On Thursday, Kline, 48, met with Willye Mieras, co-owner of Dream Weavers hair salon in Inverness, and did what she had thought was unthinkable for so many years. She had her long, light auburn hair bobbed.
Mieras was so glad to help Kline that he did the deed for free. They had one objective: a donation of virgin hair to Locks of Love, a non-profit organization that provides hairpieces to financially disadvantaged children 18 and under who suffer from long-term medical hair loss.
Mieras has been involved with the program for about eight months. Kline heard about it during a segment of The Rosie O'Donnell Show.
Mieras had a box with a rainbow of chestnut brown, raven black and pale blond hanks of hair ready to go, just waiting for Kline's ponytail to complete the set.
Because it takes 12 ponytails to make one hairpiece, Kline's hair will join hair from other donors to supply a custom-made, vacuum-cap hairpiece to a financially disadvantaged child. Because of the care needed to handle a real-hair prosthesis, they are only available to children between 8 and 18. Younger children receive synthetic wigs.
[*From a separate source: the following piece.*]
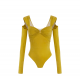TOP ELISABETTA FRANCHI, Jewel Detail, Curry Yellow - BO02852E2DC6 TOP ELISABETTA FRANCHI, Jewel Detail, Curry Yellow - BO02852E2DC6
Kline said she was scared as she settled into the chair.
"Will I recognize myself?" she asked Mieras as he brushed her hair and fashioned it into a ponytail. Her question brought a laugh from everyone in the salon, but Mieras reassured Kline that she would not only recognize herself, she would like what she saw.
As scissors reaped the prize that would join the others Mieras was sending to the South Florida group, Kline discovered that the hair loss wasn't such a bad thing after all. Her naturally curly hair sprang back to life.
She did have some regrets.
"I don't know what my cats are going to think," she said. She said they had enjoyed sleeping on her hair as it lay splayed across her pillow. It was also something of a toy for them, as they would knead it and chase it.
But regrets passed quickly as Kline recalled the 20 minutes or more it took her to prepare for washing her hair, followed by another 15 to 20 minutes to wash it. And drying it was a long process.
"Drying would take all night," said Kline. "And it would still be wet when I got up the next day."
Leaving the salon, Kline was elated when a brisk breeze caught at the curls that now bounced around her shoulders.
"Now I can keep the windows open (in her car)."
Locks of Love
Locks of Love is a non-profit organization that provides hairpieces across the United States to financially disadvantaged children 18 and under suffering from long-term medical hair loss.
Guidelines for donating hair are:
+ The donated hair must be at least 10 inches (preferably 12 inches) in length.
+ It must be bundled in a pony tail or braid.
+ It must be free of damagefrom chemical processing.
+ It must be clean and dry, placed in a plastic bag and mailed in a padded envelope to: Locks of Love, 1640 S Congress Ave., Suite 104, Palm Springs, FL 33461.